Tuesday, April 2, 2013

The Good Stuff

So, I realized I'm keeping a score.  A record of my weight loss only in numbers.  I'm not recognizing the changes that are already demonstrating how much better my life is getting.

That's probably because I'm so focused on the scale to avoid the stuff that scares the bejeebers out of me.  You know, the stuff I'm afraid will come back...either watching the number on the scale creep back up, OR, having to face whatever demons my weight has been shielding me from all this time.

So let's start with awesome stuff.  After all, this is a blog titled Making Lemonade, is it not?

It's stuff that hits you out of the blue, but it seems so ridiculously small, you forget how huge it is.

I crossed both my legs the other day to put my socks on.  Seems ludicrous to call out here, but if I told you I hadn't been able to do that in 3 years, you would see just how big a life change that actually is.  Crazy isn't it?  My right knee has been so inflamed and arthritic that in order to put my socks on every single day, I had to put my knee up on the bed and bend the leg so that I could reach my foot.  The other day, I crossed them without even thinking...It wasn't until I had finished putting on the sock that I realized I wasn't even moving my body the same way and caught on to the change.

I walked downstairs this morning without the assistance of the handrail or leaning against the wall.  Again, it might seem like this is silly to be mentioning, but when you hurt as much as I have for the last three years, walking down a flight of stairs first thing in the morning without assistance was unheard of.  Every muscle in my body ached from the strain of carrying around the extra padding.  My body was swollen so much that I feared the smallest prick of my skin might result in a flood.  Walking down the stairs without wincing at every step and holding onto the railing for dear life is HUGE.

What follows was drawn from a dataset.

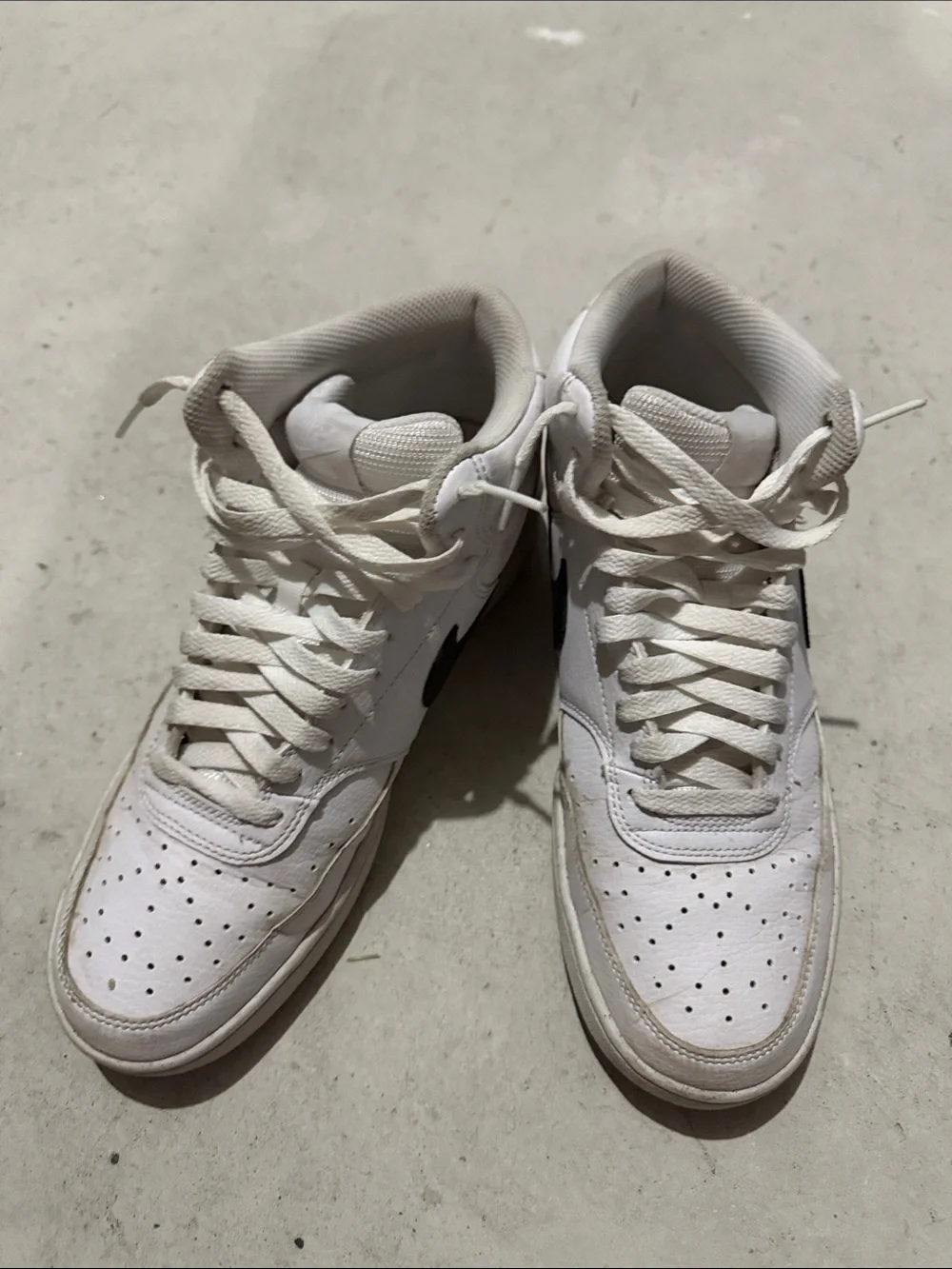 Nike White High-Top Sneakers with Black Swoosh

I picked up my 27 lb child and carried her from her bed, down the hall and to the bathroom, without even breathing heavy...this is because I've finally lost more than she weighs, and that means I'm not carrying twice her weight.  Let me tell you how monumental this is.  For two years after she was born I dealt with crippling, debilitating back pain that was a side effect of the spinal block I got to have my c-section.  Combined with my weight issues, there were days when I could barely walk, stand up, sit up...and it took the power of Christ to move my body in the ways I needed to move to look after my toddler.  Stifling back the tears was a daily challenge and forced me to use whatever I could to skirt by the easiest ways possible.  I used an ottoman in front of the sofa to change her diapers rather than get on a floor or take her up to her change table.  We put a double bed in her room so that I could stop rocking her to sleep and instead snuggle her in bed because lifting her up out of the rocking chair and transferring her to her toddler bed was too painful for me.  I think this is the first time I have lifted her and carried her any distance without feeling pain, in her entire life.  This is the hugest possible improvement I could have imagined.

My family has been generally healthy (not hit with plague after plague) for 4 weeks.  This is a first in over a year.

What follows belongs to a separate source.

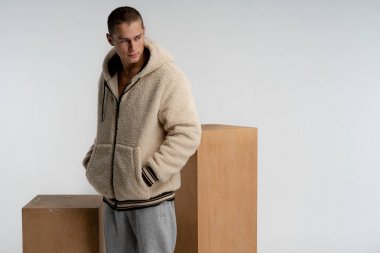 Kısa saç kesimi ile Ciddi yakışıklı adam, şık spor giyim giyiyor, sağa bakıyor, ceplerinde el ele tutuşarak, beyaz arka plan üzerinde izole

In total (though a few of these are still due to the flu), I've lost 32 lbs.

So here's what I'm deathly afraid of.  I don't really know why I'm so fat in the first place.  I know I'm an emotional eater, but the only traumatic situations I can link any of it to, is the loss of my father at 21, and random pressures and comments people made while I was growing up that they thought would help me manage a healthy weight, but which actually created new stressors.  And I'm afraid that when I lose this extra shield I've been building, that I will discover there was something more to it.  I eat when I am stressed or fearful of saying the wrong thing at the wrong time to the wrong person.  I eat when I'm happy and want to celebrate.  I use food to reward myself, and I can already feel the pangs of wanting to reward my 32 lb loss with some Easter chocolate.  I worry that I won't know how to cope without food or cigarettes (used to be part of the coping mechanism before I quit in 2007).  I worry that my brain has blocked out something from my memory that would cause me to use weight as my protector.  I worry that when I find out who lies beneath all this padding that I'll want something different out of my life, that I won't be simply satisfied with what I have.  I worry.  Full stop.

Of course there's no point in worrying until there's reason too.  Right now, I'm really quite happy that clothes are fitting me better and starting to feel big.  I'm overjoyed that I'm able to do the things I wrote about first in this post.  I'll take these wins and keep moving forward for now.  Will continue to wait for that other shoe to drop, and will work through it when it does...whatever it takes.

The freak show fat lady will never be me again.